Only Dinah’s life stood still.
She sat up now, with a start. Shadows were falling on Rabbit Hill, and in a sudden panic she checked her watch and saw that it was close to four. She should have been home long ago. Jake would be furious if she wasn’t there to greet their guests. What was the point of dredging up those old days, anyway? she asked herself as she tore down the road toward Sunset, a cloud of dust rising behind the car. It was only self-indulgence to wallow in unanswerable questions. Would things have been any different for her if she’d never joined the Party? Would it have been better for her if she’d gone back to men like Everett, whose idea of a great time was a DeMolay dance or a state picnic every year? Not on your life, buster, she murmured to herself, turning left onto Westwood Boulevard. Then she remembered one sad phone call at the beginning of the war. Tal Engel had called to ask if she’d had any news of her sister. They got to talking—by that time, she was working in radio—and Tal invited her out to dinner.
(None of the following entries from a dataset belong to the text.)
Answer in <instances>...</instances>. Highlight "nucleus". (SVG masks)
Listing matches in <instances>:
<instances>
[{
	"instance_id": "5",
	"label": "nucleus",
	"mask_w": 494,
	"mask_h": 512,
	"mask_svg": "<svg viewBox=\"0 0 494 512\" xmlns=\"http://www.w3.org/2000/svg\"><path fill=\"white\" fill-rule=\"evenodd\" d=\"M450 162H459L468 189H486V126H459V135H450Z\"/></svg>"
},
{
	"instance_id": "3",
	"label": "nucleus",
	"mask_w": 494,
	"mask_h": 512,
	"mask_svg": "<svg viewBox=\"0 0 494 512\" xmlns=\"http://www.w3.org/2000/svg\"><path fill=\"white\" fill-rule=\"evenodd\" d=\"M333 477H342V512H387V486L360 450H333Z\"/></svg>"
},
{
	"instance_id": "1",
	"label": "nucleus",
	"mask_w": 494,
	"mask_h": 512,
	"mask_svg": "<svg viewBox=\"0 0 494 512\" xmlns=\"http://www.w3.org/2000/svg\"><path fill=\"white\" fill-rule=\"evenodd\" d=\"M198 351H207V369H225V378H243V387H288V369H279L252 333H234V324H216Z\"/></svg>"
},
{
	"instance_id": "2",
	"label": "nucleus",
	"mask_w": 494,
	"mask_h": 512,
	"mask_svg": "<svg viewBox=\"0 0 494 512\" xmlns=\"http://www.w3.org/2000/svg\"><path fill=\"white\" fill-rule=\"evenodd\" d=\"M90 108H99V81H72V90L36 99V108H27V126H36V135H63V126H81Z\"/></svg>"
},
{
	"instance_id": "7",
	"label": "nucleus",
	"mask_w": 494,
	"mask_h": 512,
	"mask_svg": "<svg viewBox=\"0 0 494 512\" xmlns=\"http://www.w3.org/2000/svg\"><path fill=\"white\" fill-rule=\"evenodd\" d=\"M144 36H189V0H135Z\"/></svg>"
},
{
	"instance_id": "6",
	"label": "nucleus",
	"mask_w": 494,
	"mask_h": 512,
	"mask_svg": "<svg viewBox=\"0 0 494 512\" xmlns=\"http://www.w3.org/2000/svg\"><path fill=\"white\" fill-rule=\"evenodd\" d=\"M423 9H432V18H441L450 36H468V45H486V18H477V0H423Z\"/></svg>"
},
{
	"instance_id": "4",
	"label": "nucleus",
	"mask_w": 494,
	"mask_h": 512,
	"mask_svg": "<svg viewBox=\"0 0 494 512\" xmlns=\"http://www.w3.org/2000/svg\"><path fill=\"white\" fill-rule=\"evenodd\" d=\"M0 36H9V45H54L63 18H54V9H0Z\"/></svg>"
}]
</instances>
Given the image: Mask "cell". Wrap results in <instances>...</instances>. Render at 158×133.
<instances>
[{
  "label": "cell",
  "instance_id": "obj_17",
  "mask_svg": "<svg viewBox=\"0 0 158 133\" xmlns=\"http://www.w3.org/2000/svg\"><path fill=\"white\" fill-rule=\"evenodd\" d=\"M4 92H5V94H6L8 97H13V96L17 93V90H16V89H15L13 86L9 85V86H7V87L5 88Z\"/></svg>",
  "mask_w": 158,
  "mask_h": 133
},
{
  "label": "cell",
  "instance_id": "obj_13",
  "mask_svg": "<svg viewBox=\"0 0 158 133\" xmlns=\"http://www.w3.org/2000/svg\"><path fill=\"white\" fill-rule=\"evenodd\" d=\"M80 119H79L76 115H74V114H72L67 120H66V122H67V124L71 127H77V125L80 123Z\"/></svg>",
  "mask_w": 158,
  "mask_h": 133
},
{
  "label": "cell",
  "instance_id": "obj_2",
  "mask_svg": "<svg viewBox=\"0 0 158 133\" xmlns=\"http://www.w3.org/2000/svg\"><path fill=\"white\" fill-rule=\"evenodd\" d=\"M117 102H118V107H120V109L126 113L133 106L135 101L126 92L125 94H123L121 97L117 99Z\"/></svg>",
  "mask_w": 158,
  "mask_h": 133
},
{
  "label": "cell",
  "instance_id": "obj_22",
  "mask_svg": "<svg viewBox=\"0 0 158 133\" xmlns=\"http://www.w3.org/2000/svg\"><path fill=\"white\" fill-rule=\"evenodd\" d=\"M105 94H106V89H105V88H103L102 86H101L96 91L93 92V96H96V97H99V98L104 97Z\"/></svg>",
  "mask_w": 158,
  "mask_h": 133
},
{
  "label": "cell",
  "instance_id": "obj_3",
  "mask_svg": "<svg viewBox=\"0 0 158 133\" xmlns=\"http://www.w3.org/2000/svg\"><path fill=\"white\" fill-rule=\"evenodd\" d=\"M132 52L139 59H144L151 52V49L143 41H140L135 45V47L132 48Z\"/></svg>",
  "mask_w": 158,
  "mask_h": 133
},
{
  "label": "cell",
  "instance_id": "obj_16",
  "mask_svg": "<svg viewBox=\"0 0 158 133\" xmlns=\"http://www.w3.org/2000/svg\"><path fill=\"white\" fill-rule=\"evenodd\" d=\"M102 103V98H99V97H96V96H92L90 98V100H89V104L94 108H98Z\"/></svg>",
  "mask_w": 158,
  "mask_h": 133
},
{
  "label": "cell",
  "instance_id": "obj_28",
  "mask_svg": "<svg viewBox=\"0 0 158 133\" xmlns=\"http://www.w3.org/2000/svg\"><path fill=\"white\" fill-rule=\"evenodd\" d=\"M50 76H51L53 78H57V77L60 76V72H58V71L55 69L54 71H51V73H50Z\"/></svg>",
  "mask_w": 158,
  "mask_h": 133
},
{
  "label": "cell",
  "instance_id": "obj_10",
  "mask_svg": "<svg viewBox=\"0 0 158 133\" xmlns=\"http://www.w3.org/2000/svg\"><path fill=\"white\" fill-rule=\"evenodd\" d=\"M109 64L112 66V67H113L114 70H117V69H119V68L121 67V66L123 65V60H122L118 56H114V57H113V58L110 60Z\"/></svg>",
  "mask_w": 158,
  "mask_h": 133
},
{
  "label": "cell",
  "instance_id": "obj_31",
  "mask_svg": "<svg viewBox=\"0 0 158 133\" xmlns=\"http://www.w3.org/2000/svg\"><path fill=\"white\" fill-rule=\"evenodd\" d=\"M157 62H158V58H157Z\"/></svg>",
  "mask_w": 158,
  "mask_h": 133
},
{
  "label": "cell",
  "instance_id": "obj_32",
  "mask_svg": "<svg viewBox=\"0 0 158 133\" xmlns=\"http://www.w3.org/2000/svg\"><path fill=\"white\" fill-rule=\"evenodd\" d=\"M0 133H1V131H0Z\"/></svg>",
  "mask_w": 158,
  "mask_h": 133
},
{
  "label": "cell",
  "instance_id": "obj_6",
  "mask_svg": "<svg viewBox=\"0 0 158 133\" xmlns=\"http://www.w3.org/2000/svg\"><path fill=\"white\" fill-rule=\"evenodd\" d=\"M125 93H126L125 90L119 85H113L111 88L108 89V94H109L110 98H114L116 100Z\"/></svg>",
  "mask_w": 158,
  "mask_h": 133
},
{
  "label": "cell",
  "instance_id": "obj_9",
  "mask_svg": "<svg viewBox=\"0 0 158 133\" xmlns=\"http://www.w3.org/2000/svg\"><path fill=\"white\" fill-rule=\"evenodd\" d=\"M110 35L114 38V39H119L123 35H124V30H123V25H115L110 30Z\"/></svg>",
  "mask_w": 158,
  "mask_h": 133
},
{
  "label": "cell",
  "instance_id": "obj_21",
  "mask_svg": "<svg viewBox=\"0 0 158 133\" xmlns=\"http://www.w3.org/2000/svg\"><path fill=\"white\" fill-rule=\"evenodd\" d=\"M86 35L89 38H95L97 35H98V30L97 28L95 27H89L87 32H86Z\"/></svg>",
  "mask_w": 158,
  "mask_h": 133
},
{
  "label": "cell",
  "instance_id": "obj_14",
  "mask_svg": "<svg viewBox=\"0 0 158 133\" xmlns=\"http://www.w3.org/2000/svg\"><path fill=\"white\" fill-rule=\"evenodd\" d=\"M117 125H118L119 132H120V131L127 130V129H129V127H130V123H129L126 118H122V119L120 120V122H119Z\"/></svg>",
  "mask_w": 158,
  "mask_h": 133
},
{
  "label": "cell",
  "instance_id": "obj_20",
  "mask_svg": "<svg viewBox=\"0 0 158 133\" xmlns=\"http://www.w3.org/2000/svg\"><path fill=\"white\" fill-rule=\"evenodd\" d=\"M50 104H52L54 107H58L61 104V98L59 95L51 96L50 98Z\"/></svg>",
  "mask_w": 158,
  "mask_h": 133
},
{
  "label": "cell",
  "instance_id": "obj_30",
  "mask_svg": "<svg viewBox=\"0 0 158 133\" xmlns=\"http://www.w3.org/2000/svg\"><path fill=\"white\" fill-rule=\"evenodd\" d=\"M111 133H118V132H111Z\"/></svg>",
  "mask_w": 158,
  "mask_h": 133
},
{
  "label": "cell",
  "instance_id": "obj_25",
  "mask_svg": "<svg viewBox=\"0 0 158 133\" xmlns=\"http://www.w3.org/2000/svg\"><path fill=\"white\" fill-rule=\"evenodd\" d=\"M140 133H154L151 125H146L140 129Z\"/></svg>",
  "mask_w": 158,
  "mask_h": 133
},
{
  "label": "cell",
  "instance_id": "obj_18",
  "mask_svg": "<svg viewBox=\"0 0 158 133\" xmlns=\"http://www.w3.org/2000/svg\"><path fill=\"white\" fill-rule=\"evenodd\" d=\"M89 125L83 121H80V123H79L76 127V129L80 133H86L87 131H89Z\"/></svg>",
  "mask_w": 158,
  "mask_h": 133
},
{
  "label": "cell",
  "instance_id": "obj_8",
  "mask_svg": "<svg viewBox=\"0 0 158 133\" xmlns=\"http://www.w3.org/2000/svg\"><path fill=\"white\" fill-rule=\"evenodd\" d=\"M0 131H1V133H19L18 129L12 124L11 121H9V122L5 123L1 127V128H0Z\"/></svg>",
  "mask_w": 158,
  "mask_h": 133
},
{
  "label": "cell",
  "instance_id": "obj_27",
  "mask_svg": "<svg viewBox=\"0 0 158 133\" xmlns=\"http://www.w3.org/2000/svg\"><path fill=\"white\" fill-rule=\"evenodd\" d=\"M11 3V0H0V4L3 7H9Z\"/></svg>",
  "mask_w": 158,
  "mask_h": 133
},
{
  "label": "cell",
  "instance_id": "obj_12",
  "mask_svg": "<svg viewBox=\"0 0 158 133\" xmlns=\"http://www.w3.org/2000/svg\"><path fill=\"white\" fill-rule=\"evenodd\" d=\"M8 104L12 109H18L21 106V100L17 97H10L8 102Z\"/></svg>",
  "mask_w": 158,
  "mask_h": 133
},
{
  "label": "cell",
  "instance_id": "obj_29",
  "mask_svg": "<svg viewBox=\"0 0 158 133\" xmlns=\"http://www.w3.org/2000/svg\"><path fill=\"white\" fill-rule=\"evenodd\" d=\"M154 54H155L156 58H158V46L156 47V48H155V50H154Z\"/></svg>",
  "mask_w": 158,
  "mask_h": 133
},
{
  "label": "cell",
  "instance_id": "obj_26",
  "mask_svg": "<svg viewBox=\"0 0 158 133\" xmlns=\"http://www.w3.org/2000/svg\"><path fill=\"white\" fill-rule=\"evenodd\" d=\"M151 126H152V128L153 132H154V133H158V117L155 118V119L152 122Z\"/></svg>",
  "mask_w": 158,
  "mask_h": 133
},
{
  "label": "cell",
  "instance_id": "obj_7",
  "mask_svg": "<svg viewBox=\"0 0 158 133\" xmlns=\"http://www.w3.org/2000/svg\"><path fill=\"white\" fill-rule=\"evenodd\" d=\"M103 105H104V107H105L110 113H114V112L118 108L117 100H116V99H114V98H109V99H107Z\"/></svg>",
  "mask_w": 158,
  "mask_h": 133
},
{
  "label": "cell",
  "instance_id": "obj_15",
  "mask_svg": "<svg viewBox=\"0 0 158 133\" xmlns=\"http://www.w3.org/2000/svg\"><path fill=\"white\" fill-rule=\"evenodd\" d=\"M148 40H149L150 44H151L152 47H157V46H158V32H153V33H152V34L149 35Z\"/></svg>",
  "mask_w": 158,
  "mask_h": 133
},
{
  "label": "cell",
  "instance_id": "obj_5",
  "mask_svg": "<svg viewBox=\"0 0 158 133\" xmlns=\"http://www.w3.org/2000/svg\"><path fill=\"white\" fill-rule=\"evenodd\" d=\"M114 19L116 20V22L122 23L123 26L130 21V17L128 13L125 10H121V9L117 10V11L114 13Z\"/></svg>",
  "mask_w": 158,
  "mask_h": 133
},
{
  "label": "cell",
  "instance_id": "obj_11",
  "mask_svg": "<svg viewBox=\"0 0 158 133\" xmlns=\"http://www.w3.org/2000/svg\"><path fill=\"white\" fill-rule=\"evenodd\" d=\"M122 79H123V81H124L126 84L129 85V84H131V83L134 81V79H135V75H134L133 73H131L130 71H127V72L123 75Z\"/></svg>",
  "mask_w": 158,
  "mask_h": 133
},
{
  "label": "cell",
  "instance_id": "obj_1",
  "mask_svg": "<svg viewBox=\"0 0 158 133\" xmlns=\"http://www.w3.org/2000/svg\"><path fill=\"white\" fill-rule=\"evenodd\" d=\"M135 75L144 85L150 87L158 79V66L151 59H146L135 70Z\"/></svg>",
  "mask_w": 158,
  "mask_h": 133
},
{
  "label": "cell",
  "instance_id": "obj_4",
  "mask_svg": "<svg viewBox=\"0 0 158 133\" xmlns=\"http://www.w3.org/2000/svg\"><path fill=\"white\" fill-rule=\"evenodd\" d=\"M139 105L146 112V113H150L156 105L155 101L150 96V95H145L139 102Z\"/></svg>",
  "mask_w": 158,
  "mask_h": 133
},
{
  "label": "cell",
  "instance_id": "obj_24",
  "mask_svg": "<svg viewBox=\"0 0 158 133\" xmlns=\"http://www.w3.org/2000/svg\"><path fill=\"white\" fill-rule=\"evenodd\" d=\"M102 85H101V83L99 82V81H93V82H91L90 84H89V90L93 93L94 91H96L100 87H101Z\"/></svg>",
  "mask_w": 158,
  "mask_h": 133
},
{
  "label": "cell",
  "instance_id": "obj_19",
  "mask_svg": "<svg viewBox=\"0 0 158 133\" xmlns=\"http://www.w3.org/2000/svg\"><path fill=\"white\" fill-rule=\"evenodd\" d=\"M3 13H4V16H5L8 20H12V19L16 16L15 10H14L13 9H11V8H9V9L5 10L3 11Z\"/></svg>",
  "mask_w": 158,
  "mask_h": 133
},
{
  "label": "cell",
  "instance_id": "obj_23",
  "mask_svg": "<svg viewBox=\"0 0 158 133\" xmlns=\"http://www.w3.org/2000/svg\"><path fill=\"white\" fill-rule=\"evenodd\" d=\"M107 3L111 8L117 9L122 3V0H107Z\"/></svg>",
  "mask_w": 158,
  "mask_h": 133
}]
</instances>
But he didn’t show up or even call to apologize. A few days later, Renna told Dinah he had died the night before of pneumonia. L.J. was retiring, and Irv was taking over as head of Marathon Pictures.
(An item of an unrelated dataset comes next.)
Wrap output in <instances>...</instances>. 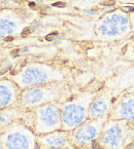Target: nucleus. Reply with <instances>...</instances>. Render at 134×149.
<instances>
[{"instance_id": "dca6fc26", "label": "nucleus", "mask_w": 134, "mask_h": 149, "mask_svg": "<svg viewBox=\"0 0 134 149\" xmlns=\"http://www.w3.org/2000/svg\"><path fill=\"white\" fill-rule=\"evenodd\" d=\"M134 84V69L127 70L120 76V80L116 84L118 90H124Z\"/></svg>"}, {"instance_id": "6ab92c4d", "label": "nucleus", "mask_w": 134, "mask_h": 149, "mask_svg": "<svg viewBox=\"0 0 134 149\" xmlns=\"http://www.w3.org/2000/svg\"><path fill=\"white\" fill-rule=\"evenodd\" d=\"M89 149H100V148H98V147H97V146H95V145H93V146L91 147V148H89Z\"/></svg>"}, {"instance_id": "39448f33", "label": "nucleus", "mask_w": 134, "mask_h": 149, "mask_svg": "<svg viewBox=\"0 0 134 149\" xmlns=\"http://www.w3.org/2000/svg\"><path fill=\"white\" fill-rule=\"evenodd\" d=\"M38 136L22 119L15 121L0 131L2 149H38Z\"/></svg>"}, {"instance_id": "4468645a", "label": "nucleus", "mask_w": 134, "mask_h": 149, "mask_svg": "<svg viewBox=\"0 0 134 149\" xmlns=\"http://www.w3.org/2000/svg\"><path fill=\"white\" fill-rule=\"evenodd\" d=\"M25 110H23L19 105L0 110V131H2L15 121L22 119Z\"/></svg>"}, {"instance_id": "20e7f679", "label": "nucleus", "mask_w": 134, "mask_h": 149, "mask_svg": "<svg viewBox=\"0 0 134 149\" xmlns=\"http://www.w3.org/2000/svg\"><path fill=\"white\" fill-rule=\"evenodd\" d=\"M95 34L101 41H116L132 34L129 13L121 8L103 13L95 24Z\"/></svg>"}, {"instance_id": "2eb2a0df", "label": "nucleus", "mask_w": 134, "mask_h": 149, "mask_svg": "<svg viewBox=\"0 0 134 149\" xmlns=\"http://www.w3.org/2000/svg\"><path fill=\"white\" fill-rule=\"evenodd\" d=\"M65 1H67L73 7L81 9V10L95 8L98 5L105 2V0H65Z\"/></svg>"}, {"instance_id": "1a4fd4ad", "label": "nucleus", "mask_w": 134, "mask_h": 149, "mask_svg": "<svg viewBox=\"0 0 134 149\" xmlns=\"http://www.w3.org/2000/svg\"><path fill=\"white\" fill-rule=\"evenodd\" d=\"M104 119H91L70 132L71 141L76 149H89L96 143L100 136Z\"/></svg>"}, {"instance_id": "f3484780", "label": "nucleus", "mask_w": 134, "mask_h": 149, "mask_svg": "<svg viewBox=\"0 0 134 149\" xmlns=\"http://www.w3.org/2000/svg\"><path fill=\"white\" fill-rule=\"evenodd\" d=\"M125 149H134V127H130L129 129L125 143Z\"/></svg>"}, {"instance_id": "4be33fe9", "label": "nucleus", "mask_w": 134, "mask_h": 149, "mask_svg": "<svg viewBox=\"0 0 134 149\" xmlns=\"http://www.w3.org/2000/svg\"><path fill=\"white\" fill-rule=\"evenodd\" d=\"M75 149H76V148H75Z\"/></svg>"}, {"instance_id": "6e6552de", "label": "nucleus", "mask_w": 134, "mask_h": 149, "mask_svg": "<svg viewBox=\"0 0 134 149\" xmlns=\"http://www.w3.org/2000/svg\"><path fill=\"white\" fill-rule=\"evenodd\" d=\"M131 125L121 120L106 119L95 146L100 149H125L127 135Z\"/></svg>"}, {"instance_id": "f03ea898", "label": "nucleus", "mask_w": 134, "mask_h": 149, "mask_svg": "<svg viewBox=\"0 0 134 149\" xmlns=\"http://www.w3.org/2000/svg\"><path fill=\"white\" fill-rule=\"evenodd\" d=\"M77 92L70 81H59L22 90L19 106L25 111L48 103H63Z\"/></svg>"}, {"instance_id": "aec40b11", "label": "nucleus", "mask_w": 134, "mask_h": 149, "mask_svg": "<svg viewBox=\"0 0 134 149\" xmlns=\"http://www.w3.org/2000/svg\"><path fill=\"white\" fill-rule=\"evenodd\" d=\"M1 8H2V7H1V6H0V10H1Z\"/></svg>"}, {"instance_id": "a211bd4d", "label": "nucleus", "mask_w": 134, "mask_h": 149, "mask_svg": "<svg viewBox=\"0 0 134 149\" xmlns=\"http://www.w3.org/2000/svg\"><path fill=\"white\" fill-rule=\"evenodd\" d=\"M129 19H130V24H131L132 33H134V9L129 13Z\"/></svg>"}, {"instance_id": "7ed1b4c3", "label": "nucleus", "mask_w": 134, "mask_h": 149, "mask_svg": "<svg viewBox=\"0 0 134 149\" xmlns=\"http://www.w3.org/2000/svg\"><path fill=\"white\" fill-rule=\"evenodd\" d=\"M101 90L98 84L91 82L88 88L77 91L61 104L62 130L71 132L89 119V108Z\"/></svg>"}, {"instance_id": "f257e3e1", "label": "nucleus", "mask_w": 134, "mask_h": 149, "mask_svg": "<svg viewBox=\"0 0 134 149\" xmlns=\"http://www.w3.org/2000/svg\"><path fill=\"white\" fill-rule=\"evenodd\" d=\"M70 72L67 69L43 62H30L11 74L13 79L21 90L32 86L70 80Z\"/></svg>"}, {"instance_id": "0eeeda50", "label": "nucleus", "mask_w": 134, "mask_h": 149, "mask_svg": "<svg viewBox=\"0 0 134 149\" xmlns=\"http://www.w3.org/2000/svg\"><path fill=\"white\" fill-rule=\"evenodd\" d=\"M62 103H48L31 110L33 114L32 129L39 135L62 130Z\"/></svg>"}, {"instance_id": "423d86ee", "label": "nucleus", "mask_w": 134, "mask_h": 149, "mask_svg": "<svg viewBox=\"0 0 134 149\" xmlns=\"http://www.w3.org/2000/svg\"><path fill=\"white\" fill-rule=\"evenodd\" d=\"M34 15L23 9L1 8L0 10V40H5L20 35L33 22Z\"/></svg>"}, {"instance_id": "412c9836", "label": "nucleus", "mask_w": 134, "mask_h": 149, "mask_svg": "<svg viewBox=\"0 0 134 149\" xmlns=\"http://www.w3.org/2000/svg\"><path fill=\"white\" fill-rule=\"evenodd\" d=\"M0 149H2V148H1V146H0Z\"/></svg>"}, {"instance_id": "9d476101", "label": "nucleus", "mask_w": 134, "mask_h": 149, "mask_svg": "<svg viewBox=\"0 0 134 149\" xmlns=\"http://www.w3.org/2000/svg\"><path fill=\"white\" fill-rule=\"evenodd\" d=\"M107 119L121 120L134 127V93H126L116 98Z\"/></svg>"}, {"instance_id": "f8f14e48", "label": "nucleus", "mask_w": 134, "mask_h": 149, "mask_svg": "<svg viewBox=\"0 0 134 149\" xmlns=\"http://www.w3.org/2000/svg\"><path fill=\"white\" fill-rule=\"evenodd\" d=\"M38 149H75L71 141L70 132L59 130V131L39 135Z\"/></svg>"}, {"instance_id": "9b49d317", "label": "nucleus", "mask_w": 134, "mask_h": 149, "mask_svg": "<svg viewBox=\"0 0 134 149\" xmlns=\"http://www.w3.org/2000/svg\"><path fill=\"white\" fill-rule=\"evenodd\" d=\"M112 90L101 88L96 95L89 108V118L91 119H106L108 118L114 103Z\"/></svg>"}, {"instance_id": "ddd939ff", "label": "nucleus", "mask_w": 134, "mask_h": 149, "mask_svg": "<svg viewBox=\"0 0 134 149\" xmlns=\"http://www.w3.org/2000/svg\"><path fill=\"white\" fill-rule=\"evenodd\" d=\"M21 90L9 77L0 78V110L19 105Z\"/></svg>"}]
</instances>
Things might have been different, but so what? In a few minutes she would load up the car with extra bottles of ginger ale and tonic and then rush home to her husband and kids and guests. She had what she wanted, and wanted what she had. She’d tell Groucho the story about Mom and the guy with the big nose. He’d like it, she was sure. When Groucho loved a story, he didn’t laugh; his mouth, with the broad mustache, twitched very faintly and he had a concentrated look, as if he were focusing on a delicious taste. “It’s too funny to laugh,” he would say. That story and ten minutes of watching her dance the Charleston—she always did that for him whenever he came over—and he was a happy man.
L
ooking up from his yellow legal pad, Jake sighed and swiveled his chair, landing, like a chip on a roulette wheel, in front of his office window. He hated writing at the studio, and could take little pleasure in the scene he had just mapped out, knowing that until he worked out a finish for the story, there was no satisfaction in what he had already done. He was restless, too, feeling that he ought to be more patient with Dinah. Despite her avowals to the contrary, she seemed to have put her life in limbo as she waited to hear from Veevi. The HUAC episode was lingering in their lives, like a bad smell. There had to be something he could do to get her to put the whole thing behind her. He didn’t approve of her writing to Veevi or visiting Dorshka or involving herself in anybody’s life but his and the children’s. I don’t give a fuck about Veevi, he had told her, and I wish to hell you didn’t, either. Another thing that bothered him was that she went to sleep right away in her own bed, not coming into his, not giving him back rubs, and seemed uninterested in sex. She still wanted another baby, but these past few weeks, what with Pop Milligan dying and all the worrying over Veevi, she hadn’t shown the slightest interest; yet here he was thinking that he really ought to stay away from girls—in other words, make a real sacrifice of his comfort and pleasure and put his energies into making Dinah pregnant. He’d seen Bonnie last week, and promised himself it was for the last time. So rejection from his own wife was the last thing he needed.